# Compiti da svolgere:
**A.** Secondo l'estratto sull'anidride carbonica, perché l'aumento del consumo di energia nel XX secolo ha portato a un flusso crescente di CO2 nell'atmosfera? Rispondi in una o due frasi.
**B.** Dall'estratto sull'anidride carbonica, riporta ogni percentuale di CO2 che, dopo un'immissione istantanea, è ancora presente nell'atmosfera, indicando l'intervallo di tempo corrispondente.
**C.** Secondo l'estratto sull'anidride carbonica, a quale ritmo continua a crescere la sua concentrazione nell'atmosfera?

# Estratto della fonte:
Nel corso del XX secolo la popolazione mondiale è quadruplicata e il suo consumo di energia si è moltiplicato per 16. In massima parte questa energia proviene dal bruciamento di combustibili fossili, con la conseguente immissione nell’atmosfera di un crescente flusso di anidride carbonica (CO2). Dall’era pre-industriale al 2020 la concentrazione di anidride carbonica nell’atmosfera è passata da circa 275 a 415 parti per milione (ppm), e continua a crescere al ritmo di 2 o 3 ppm/anno. Se poi si tiene conto anche degli altri gas-serra, come metano e ossido di azoto, e se ne riporta l’effetto in CO2 equivalente, la concentrazione totale ormai raggiunge i 500 ppm di CO2 eq.

Le conseguenze sugli ecosistemi

Le correlazioni dinamiche tra le principali variabili climatologiche sono essenzialmente di tipo integrale, cioè la variabile a valle è l’integrale di quella a monte, salvo la presenza di retroazioni stabilizzanti con costanti di tempo più o meno lunghe. In base a queste correlazioni, per una istantanea immissione (o sottrazione) di CO2 nell’atmosfera, il 92% è ancora presente (o rimosso) dopo un anno, il 64% dopo 10 anni, il 34% dopo 100 anni, ed il 19% dopo 1000 anni.

Appare quindi evidente come l’effetto-serra sia già “decollato” con un andamento che è correlato all’”integrale” dell’incremento di concentrazioni di gas-serra già avvenuto rispetto ai tempi preindustriali. Come detto, questo incremento è già molto notevole (per l’anidride carbonica, da circa 275 a 415 ppm: circa il 50%), e persisterà comunque in larga misura per molti secoli.

Tale incremento continuerà a provocare un aumento della temperatura dell’atmosfera non solo finché venisse bloccato, ma finché non fosse del tutto eliminato con il ritorno alle concentrazioni preindustriali. Attualmente le emissioni antropiche di gas-serra equivalgono a 37 miliardi di tonnellate all’anno per la sola CO2, mentre il totale delle emissioni antropiche di gas-serra dall’inizio della industrializzazione si può stimare dell’ordine di 2000 miliardi di tonnellate di CO2 eq.

# Dati forniti:
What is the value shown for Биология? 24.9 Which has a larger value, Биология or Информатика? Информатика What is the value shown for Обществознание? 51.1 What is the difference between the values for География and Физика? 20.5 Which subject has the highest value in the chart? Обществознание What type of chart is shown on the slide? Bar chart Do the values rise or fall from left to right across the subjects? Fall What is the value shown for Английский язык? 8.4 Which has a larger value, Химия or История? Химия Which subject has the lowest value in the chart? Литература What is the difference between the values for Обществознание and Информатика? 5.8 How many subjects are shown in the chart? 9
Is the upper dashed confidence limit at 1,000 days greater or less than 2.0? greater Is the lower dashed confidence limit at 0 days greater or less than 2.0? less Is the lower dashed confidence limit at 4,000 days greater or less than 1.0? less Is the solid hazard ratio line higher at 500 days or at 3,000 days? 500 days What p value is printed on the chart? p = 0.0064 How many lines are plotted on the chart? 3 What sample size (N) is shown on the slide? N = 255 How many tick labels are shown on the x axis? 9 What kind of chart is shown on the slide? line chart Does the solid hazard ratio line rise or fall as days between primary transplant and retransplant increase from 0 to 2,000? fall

# Risposte:
**A.** Perché l'energia proviene in massima parte dal bruciamento di combustibili fossili, che immette anidride carbonica nell'atmosfera.

**B.**
- 92% dopo un anno
- 64% dopo 10 anni
- 34% dopo 100 anni
- 19% dopo 1000 anni

**C.** 2 o 3 ppm all'anno.